(TAREFA PROPOSTA) Transcreva sem nenhuma alteração o trecho do texto sobre The Northman que se inicia nas palavras que contêm "Uma das cenas" e vai até "o Mundo Islamo-árabe.".

Uma das cenas do filme The Northman (O Homem do Norte, 2022) do diretor Robert Eggers é a de vikings pagãos atacando, pilhando e destruindo um assentamento eslavo, também pagão, onde hoje é a Rússia, tomando a maioria dos camponeses como escravos. O filme, que se passa na era da ascensão do Cristianismo e queda das Religiões Tradicionais Europeias, conhecidas coletivamente como paganismo, retrata uma realidade dramática vivida não apenas pelos povos eslavos, mas pelos povos bálticos (prussianos, lituanos, letônios e estonianos) e pelos finlandeses, bem como seus primos carélios e lapões. Tal realidade dramática era aquela da captura e venda de escravos europeus para dois principais destinos: o Império Bizantino, no grande mercado de Constantinopla e o Mundo Islamo-árabe.

(DADOS FORNECIDOS)
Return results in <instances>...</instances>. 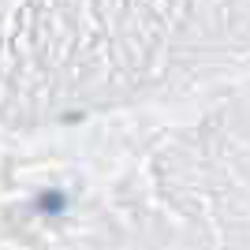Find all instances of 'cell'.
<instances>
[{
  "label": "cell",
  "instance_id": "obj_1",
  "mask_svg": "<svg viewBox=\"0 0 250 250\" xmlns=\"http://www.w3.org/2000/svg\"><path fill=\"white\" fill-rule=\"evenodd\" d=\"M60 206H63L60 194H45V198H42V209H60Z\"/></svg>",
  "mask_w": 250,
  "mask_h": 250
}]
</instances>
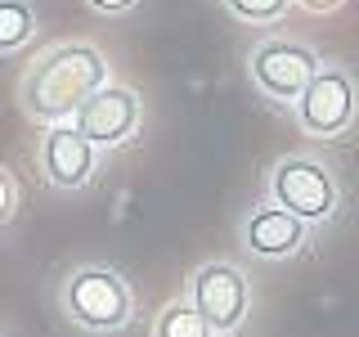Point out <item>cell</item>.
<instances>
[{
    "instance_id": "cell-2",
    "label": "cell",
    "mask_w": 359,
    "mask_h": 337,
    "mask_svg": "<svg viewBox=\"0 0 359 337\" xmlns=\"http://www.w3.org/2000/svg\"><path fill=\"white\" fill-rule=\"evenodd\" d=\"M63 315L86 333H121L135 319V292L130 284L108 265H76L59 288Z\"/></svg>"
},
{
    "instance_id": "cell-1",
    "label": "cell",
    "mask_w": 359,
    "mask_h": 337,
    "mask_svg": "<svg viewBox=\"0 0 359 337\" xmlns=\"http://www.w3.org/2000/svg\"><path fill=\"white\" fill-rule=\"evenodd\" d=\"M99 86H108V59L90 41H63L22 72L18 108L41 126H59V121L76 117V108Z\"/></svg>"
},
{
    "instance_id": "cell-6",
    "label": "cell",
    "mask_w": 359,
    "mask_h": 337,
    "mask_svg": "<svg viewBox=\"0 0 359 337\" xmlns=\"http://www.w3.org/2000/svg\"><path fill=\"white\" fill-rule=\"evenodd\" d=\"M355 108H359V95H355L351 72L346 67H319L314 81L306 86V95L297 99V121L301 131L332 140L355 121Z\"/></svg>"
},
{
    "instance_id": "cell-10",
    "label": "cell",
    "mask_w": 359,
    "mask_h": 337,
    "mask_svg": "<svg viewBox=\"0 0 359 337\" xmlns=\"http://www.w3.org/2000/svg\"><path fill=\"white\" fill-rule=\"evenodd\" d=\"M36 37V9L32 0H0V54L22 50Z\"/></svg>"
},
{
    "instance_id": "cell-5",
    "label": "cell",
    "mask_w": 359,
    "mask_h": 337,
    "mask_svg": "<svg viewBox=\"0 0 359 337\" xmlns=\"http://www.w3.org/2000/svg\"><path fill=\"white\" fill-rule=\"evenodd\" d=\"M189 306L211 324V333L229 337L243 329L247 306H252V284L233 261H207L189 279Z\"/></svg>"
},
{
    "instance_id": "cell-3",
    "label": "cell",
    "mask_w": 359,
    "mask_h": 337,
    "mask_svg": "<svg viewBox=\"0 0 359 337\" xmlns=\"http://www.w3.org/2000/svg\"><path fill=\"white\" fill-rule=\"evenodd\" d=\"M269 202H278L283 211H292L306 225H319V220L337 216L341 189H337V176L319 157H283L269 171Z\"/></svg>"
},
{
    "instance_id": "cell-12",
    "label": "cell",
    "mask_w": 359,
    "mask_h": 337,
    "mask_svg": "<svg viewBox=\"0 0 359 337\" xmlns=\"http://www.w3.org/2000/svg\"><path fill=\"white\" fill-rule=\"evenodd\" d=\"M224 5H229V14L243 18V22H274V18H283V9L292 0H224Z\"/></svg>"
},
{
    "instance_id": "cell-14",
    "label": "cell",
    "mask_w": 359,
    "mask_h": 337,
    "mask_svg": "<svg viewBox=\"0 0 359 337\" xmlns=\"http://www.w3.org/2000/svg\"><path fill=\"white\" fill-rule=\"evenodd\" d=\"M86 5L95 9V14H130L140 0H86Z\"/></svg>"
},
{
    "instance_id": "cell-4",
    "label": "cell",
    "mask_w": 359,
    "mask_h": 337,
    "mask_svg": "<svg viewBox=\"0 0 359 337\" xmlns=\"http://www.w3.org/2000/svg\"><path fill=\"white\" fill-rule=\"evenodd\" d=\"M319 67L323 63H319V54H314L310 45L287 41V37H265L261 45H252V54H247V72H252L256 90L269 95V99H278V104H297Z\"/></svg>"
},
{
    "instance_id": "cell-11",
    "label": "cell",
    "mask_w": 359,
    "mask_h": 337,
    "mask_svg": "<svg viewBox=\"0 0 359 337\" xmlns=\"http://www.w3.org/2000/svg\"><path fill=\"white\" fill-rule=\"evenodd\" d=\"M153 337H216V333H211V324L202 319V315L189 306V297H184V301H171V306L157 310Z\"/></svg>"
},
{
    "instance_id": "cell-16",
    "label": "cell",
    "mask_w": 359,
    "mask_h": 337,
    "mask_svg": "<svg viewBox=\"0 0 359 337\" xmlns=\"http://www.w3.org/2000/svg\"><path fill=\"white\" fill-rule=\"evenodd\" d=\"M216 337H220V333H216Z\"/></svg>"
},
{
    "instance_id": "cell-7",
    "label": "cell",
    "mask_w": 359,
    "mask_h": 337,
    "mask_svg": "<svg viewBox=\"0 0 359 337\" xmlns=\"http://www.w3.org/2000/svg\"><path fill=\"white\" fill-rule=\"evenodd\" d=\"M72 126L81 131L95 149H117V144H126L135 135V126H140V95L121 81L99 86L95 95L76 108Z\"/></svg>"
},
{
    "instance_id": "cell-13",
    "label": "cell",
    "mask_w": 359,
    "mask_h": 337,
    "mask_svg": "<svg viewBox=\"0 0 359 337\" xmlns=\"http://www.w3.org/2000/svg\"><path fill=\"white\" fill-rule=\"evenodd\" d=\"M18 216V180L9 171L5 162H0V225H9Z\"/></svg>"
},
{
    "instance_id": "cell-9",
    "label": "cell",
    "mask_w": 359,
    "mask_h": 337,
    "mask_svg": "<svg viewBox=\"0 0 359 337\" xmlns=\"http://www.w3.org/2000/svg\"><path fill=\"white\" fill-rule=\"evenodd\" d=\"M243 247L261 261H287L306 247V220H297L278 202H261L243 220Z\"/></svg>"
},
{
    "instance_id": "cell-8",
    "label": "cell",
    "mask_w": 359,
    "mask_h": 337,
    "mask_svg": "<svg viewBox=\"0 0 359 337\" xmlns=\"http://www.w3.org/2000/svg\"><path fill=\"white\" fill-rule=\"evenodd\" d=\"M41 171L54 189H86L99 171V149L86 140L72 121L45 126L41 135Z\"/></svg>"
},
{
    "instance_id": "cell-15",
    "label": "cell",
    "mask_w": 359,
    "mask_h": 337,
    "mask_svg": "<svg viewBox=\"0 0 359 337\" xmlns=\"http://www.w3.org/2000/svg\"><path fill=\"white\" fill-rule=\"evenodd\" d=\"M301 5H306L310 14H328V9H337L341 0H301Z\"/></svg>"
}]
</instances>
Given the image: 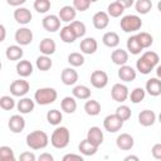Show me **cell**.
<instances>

(RESOLUÇÃO)
Uma das cenas do filme The Northman (O Homem do Norte, 2022) do diretor Robert Eggers é a de vikings pagãos atacando, pilhando e destruindo um assentamento eslavo, também pagão, onde hoje é a Rússia, tomando a maioria dos camponeses como escravos. O filme, que se passa na era da ascensão do Cristianismo e queda das Religiões Tradicionais Europeias, conhecidas coletivamente como paganismo, retrata uma realidade dramática vivida não apenas pelos povos eslavos, mas pelos povos bálticos (prussianos, lituanos, letônios e estonianos) e pelos finlandeses, bem como seus primos carélios e lapões. Tal realidade dramática era aquela da captura e venda de escravos europeus para dois principais destinos: o Império Bizantino, no grande mercado de Constantinopla e o Mundo Islamo-árabe.